> **Text shown**:
----

We offer Master's and PhD as part of our graduate studies here at the department of AOS. For more details on each program, please click on the tab with the program name in the table below. We have listed the credit requirements for each program. All the courses that may be offered to the students are also listed. However, please note some courses are not offered every year.
For graduate course descriptions and more details on the course restrictions, click here.
Students are also encouraged to meet with the graduate program director or the Administrative & Student Affairs Coordinator in the department to plan their academic program and to make sure they meet all program/ degree requirements for graduation. Contact information for our faculty and staff can be found here.
- The M.Sc. degree requires a minimum of 45 credits, up to a maximum of 51 credits.
- The program includes from 9 to 27 credits of coursework and the remainder are thesis credits (depending on the student's background).

----

> **Given task 1**:
Decide whether each statement agrees with the text on AOS graduate studies. Answer yes or no, and quote the words from the text that settle it. (a) The M.Sc. degree requires at least 45 credits. (b) Every listed course is offered each year. (c) The M.Sc. program can include as many as 27 credits of coursework.
> **Given task 2**:
Write the next part of the text on AOS graduate studies, picking up after its final sentence.
This data comes from a separate source unrelated to the graduate studies text.

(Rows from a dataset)
----

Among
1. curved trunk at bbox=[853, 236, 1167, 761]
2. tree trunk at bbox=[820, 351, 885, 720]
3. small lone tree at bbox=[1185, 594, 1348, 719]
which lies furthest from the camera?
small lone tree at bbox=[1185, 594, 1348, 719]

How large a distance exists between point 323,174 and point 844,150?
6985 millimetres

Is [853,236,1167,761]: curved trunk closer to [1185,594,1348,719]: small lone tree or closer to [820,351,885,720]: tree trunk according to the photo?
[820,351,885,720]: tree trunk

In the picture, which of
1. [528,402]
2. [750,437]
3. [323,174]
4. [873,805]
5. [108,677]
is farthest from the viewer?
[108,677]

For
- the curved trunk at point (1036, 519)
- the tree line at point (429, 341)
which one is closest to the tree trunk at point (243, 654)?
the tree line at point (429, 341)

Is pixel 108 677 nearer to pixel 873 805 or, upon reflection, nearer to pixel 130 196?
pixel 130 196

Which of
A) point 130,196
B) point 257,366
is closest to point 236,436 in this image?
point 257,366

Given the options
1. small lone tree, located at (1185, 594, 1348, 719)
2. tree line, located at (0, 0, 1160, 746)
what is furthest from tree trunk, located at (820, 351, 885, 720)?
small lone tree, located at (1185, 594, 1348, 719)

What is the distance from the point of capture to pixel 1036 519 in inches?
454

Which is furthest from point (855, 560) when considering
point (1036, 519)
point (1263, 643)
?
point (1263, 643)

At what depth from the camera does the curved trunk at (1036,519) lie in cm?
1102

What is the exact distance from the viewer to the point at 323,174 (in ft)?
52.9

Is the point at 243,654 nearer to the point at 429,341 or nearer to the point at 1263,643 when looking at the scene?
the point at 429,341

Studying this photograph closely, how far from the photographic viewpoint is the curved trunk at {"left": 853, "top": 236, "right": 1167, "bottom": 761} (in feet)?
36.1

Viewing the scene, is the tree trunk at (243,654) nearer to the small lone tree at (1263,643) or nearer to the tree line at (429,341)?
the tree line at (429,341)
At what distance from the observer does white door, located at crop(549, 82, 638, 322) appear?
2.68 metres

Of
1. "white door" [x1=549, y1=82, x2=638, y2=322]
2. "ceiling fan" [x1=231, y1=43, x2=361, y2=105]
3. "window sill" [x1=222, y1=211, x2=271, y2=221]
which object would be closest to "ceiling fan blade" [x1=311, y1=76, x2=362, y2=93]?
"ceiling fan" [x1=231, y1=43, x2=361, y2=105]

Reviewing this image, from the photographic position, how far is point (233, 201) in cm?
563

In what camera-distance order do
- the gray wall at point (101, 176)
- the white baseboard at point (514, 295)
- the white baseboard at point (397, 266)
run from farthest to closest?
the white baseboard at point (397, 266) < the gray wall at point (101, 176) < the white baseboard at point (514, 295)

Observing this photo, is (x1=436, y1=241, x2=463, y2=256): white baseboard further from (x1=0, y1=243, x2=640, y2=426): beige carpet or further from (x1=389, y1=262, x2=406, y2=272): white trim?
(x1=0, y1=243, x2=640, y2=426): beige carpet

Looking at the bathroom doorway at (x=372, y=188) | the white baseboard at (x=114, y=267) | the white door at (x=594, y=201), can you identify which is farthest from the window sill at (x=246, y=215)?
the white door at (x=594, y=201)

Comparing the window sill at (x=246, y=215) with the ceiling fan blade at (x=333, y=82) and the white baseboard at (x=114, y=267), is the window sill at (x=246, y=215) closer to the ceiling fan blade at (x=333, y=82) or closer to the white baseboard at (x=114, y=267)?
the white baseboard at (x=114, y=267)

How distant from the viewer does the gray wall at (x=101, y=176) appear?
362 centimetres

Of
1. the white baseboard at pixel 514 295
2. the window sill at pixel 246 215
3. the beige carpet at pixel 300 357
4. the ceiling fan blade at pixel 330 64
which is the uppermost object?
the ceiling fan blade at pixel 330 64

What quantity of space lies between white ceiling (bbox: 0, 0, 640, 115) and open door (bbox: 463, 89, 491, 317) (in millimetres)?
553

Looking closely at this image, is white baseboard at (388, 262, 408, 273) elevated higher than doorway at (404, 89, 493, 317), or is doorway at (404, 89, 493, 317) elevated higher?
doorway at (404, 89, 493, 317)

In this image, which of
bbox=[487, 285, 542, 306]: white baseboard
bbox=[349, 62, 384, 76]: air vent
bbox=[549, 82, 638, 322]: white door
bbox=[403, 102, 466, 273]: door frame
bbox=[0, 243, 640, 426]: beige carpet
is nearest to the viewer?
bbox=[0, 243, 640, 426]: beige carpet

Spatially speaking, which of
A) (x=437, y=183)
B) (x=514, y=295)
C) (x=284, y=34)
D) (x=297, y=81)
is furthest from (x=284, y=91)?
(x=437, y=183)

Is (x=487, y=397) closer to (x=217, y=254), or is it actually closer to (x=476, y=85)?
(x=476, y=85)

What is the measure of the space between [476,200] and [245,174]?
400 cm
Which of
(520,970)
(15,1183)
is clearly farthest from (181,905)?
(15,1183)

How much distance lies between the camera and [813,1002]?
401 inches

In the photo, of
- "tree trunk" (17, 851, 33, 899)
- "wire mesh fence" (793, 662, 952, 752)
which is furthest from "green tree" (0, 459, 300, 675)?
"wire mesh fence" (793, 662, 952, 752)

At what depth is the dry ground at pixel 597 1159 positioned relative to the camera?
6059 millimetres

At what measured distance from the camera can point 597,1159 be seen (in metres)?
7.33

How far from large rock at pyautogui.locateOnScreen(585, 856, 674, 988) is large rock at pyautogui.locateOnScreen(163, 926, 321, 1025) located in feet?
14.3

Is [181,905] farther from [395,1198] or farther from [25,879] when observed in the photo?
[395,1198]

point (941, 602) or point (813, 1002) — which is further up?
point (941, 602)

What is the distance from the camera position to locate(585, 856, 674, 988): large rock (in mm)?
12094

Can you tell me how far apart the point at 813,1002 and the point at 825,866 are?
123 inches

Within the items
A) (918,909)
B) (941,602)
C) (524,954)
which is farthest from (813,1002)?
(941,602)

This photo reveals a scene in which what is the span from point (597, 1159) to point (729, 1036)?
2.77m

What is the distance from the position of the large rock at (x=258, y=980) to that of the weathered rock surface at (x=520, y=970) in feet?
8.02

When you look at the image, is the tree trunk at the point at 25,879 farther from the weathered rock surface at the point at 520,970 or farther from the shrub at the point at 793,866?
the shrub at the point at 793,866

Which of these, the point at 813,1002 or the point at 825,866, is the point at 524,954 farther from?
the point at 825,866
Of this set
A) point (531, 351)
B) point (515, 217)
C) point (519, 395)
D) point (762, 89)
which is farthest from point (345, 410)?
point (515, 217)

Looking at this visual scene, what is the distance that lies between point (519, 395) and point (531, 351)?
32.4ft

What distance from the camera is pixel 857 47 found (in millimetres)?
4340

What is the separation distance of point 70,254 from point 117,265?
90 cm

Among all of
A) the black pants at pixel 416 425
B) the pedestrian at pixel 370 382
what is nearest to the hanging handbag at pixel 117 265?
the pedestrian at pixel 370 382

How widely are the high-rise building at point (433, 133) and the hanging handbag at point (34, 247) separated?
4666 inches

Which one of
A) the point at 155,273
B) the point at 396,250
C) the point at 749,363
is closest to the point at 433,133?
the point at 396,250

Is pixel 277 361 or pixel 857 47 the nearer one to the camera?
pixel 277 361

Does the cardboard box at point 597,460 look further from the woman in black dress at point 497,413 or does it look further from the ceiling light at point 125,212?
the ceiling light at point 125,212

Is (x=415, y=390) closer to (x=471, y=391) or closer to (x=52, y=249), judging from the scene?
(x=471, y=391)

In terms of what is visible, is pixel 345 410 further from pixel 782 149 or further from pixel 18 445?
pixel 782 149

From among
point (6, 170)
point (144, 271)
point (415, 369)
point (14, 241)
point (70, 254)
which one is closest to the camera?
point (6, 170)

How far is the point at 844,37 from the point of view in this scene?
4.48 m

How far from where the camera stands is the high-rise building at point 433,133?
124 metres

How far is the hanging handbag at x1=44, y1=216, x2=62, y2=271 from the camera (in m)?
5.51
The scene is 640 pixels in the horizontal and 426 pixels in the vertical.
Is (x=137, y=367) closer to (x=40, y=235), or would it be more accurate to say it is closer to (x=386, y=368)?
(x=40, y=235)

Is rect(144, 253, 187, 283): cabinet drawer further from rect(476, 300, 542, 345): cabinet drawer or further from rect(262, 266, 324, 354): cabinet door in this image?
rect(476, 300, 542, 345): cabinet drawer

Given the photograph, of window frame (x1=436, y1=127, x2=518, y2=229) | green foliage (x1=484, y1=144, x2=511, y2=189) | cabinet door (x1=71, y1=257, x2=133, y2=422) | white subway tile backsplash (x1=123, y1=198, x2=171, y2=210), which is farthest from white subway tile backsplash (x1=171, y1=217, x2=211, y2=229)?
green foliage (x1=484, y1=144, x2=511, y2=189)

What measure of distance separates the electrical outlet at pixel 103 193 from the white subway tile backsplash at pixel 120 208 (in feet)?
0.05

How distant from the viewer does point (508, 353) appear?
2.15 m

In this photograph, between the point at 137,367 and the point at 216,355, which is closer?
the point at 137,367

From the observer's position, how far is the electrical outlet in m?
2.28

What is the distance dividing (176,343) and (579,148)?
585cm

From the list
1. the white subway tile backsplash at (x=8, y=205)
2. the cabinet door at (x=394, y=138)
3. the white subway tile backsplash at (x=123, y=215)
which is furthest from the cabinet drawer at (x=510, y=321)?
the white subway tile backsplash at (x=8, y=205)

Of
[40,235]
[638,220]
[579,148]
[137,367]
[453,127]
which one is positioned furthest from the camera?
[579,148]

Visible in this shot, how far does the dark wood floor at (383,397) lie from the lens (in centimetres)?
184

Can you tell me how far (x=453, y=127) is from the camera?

----

> **Exercise response 1**:
(a) Yes: "The M.Sc. degree requires a minimum of 45 credits, up to a maximum of 51 credits."
(b) No: "please note some courses are not offered every year."
(c) Yes: "The program includes from 9 to 27 credits of coursework"

> **Exercise response 2**:
- Master's students with no previous background in atmospheric or oceanic sciences or related fields generally take 21 course credits spread over two semesters (September–December and January–April).
- Students with a suitable background, such as a strong B.Sc. in atmospheric science, or a Diploma in Meteorology, may be given permission by the Graduate Program Director or Department Chair to take fewer course credits (as few as 9 course credits).
M.Sc. Curriculum – (45 credits)
Note: This is the default option chosen by the majority of students entering the program.
Thesis Component (24 credits)
ATOC 691 Master's Thesis Literature Review (3 credits)
ATOC 692 Master's Thesis Research 1(6 credits)
ATOC 694 Master's Thesis Progress Report and Seminar (3 credits)
ATOC 699 Master's Thesis (12 credits)
Must complete or have completed the following courses or equivalent (21 credits):
ATOC 512 Atmospheric and Oceanic Dynamics (3 credits)
ATOC 513 Waves and Stability (3 credits)
ATOC 515 Turbulence in Atmospheric and Oceans (3 credits)
ATOC 519 Advances in Chemistry of Atmospheric (3 credits)
ATOC 521 Cloud Physics (3 credits)
ATOC 525 Atmospheric Radiation (3 credits)
ATOC 530 Paleoclimate Dynamics (3 credits)
ATOC 531 Dynamics of Current Climates (3 credits)
ATOC 540 Synoptic Meteorology 1 (3 credits)
ATOC 541 Synoptic Meteorology 2 (3 credits)
ATOC 548 Mesoscale Meteorology (3 credits)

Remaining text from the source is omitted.